Retired Gen. Wesley Clark, a newcomer to the race who runs well in national surveys, drew fire several times, his main antagonist being Connecticut Sen. Joe Lieberman.

Former Vermont Gov. Howard Dean of Vermont, leading by double-digit margins in polling in New Hampshire, the nation's first primary state, did battle with Massachusetts Sen. John Kerry and Ohio Rep. Dennis Kucinich.

On other issues in the fifth debate in seven weeks:

-Sen. John Edwards of North Carolina attacked Attorney General John Ashcroft for "abusing the discretion" he was given in anti-terrorism legislation known as the Patriot Act. "The liberties and freedoms we're supposed to be fighting for are in danger every single day this administration is in office," he said.

-Former Illinois Sen. Carol Moseley Braun expressed concern about international trade. "I think the first thing we have to do is make certain that the globalization of trade does not create a race to the bottom, that creates the exploitation of workers abroad and the hemorrhaging of jobs here at home," she said.

The nine Democrats met on a stage in Detroit at a forum sponsored by the Congressional Black Caucus Institute and Fox News Channel.

The first balloting of the primary race takes place in less than three months - the Iowa caucuses are slated for Jan. 19, the New Hampshire primary follows eight days later. Seven other states will vote on Feb. 3.

Foreign policy dominated the debate.

Lieberman, an early and aggressive supporter of the war, said Clark had taken "six different positions on whether going to war was a good idea. It took him four days to decide" his position on Bush's recent call for $87 billion in aid to Iraq and Afghanistan, the senator added.

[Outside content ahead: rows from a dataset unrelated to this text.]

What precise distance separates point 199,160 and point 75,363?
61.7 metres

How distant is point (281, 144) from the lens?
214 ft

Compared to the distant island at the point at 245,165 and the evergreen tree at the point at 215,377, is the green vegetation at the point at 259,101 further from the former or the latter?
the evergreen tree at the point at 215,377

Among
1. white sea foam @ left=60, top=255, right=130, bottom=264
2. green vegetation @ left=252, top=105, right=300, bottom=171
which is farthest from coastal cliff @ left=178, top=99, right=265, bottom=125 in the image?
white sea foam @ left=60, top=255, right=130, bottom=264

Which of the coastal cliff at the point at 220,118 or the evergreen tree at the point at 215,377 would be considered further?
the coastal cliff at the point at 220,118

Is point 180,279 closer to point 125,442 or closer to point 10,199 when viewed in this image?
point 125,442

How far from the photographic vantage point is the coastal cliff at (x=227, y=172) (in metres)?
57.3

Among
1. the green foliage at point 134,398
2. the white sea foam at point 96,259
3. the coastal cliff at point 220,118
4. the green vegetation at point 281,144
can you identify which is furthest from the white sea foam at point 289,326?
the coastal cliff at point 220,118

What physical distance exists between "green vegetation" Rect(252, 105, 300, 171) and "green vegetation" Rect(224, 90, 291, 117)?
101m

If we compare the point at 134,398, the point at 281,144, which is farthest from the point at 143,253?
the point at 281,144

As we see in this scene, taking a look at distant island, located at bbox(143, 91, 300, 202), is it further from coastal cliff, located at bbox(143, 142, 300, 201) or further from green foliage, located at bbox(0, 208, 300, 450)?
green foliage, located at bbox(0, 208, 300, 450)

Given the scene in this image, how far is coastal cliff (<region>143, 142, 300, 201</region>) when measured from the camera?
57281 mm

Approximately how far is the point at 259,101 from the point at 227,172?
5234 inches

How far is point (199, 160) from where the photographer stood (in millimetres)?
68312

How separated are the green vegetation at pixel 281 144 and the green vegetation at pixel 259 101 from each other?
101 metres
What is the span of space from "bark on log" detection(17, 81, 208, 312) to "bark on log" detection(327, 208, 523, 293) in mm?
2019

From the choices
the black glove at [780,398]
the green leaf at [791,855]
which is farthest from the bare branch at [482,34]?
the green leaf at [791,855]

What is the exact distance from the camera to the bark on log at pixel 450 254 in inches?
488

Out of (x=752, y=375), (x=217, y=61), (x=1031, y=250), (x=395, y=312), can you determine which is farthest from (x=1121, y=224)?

Clark said he had been "entirely consistent" in opposing the war.

Lieberman also accused several of his rivals for being inconsistent by voting to support the war yet opposing Bush's request for postwar funding.

Kerry rebutted that charge by invoking his service in the Vietnam War. Addressing Lieberman, he said he had "seared into me an experience you don't have, and that is being one of the troops on the front line when the policy has gone wrong."

The Massachusetts senator wasn't the only one to stress his military experience. Clark, a retired four-star Army general, said that after fighting in Vietnam, he "came home on a stretcher."

"I think Clark needs to do more than just flaunt his four stars," said Waring Howe Jr., a member of the Democratic National Committee from South Carolina, an early voting state with a large population of veterans.

"If he wants to be president, he has to talk more about domestic policy and not just simply rest his hopes on foreign policy," Howe said.

Kerry sharply attacked Dean's proposal to repeal all of Bush's tax cuts. He said that would mean middle-class taxpayers would lose a child tax credit, as well as resume paying a so-called marriage penalty again. He referred to an Iowa family that he said would have to pay $2,178 in higher taxes if Dean's program went into effect.

Kerry favors repealing the portion of Bush's tax cuts that benefit the wealthy, but not the balance of the reductions.

Given the chance to speak moments later, Dean lectured Kerry, "If you're going to defend the president's tax cuts and you're going to defend the war, I frankly don't think we can beat Bush by being Bush-lite."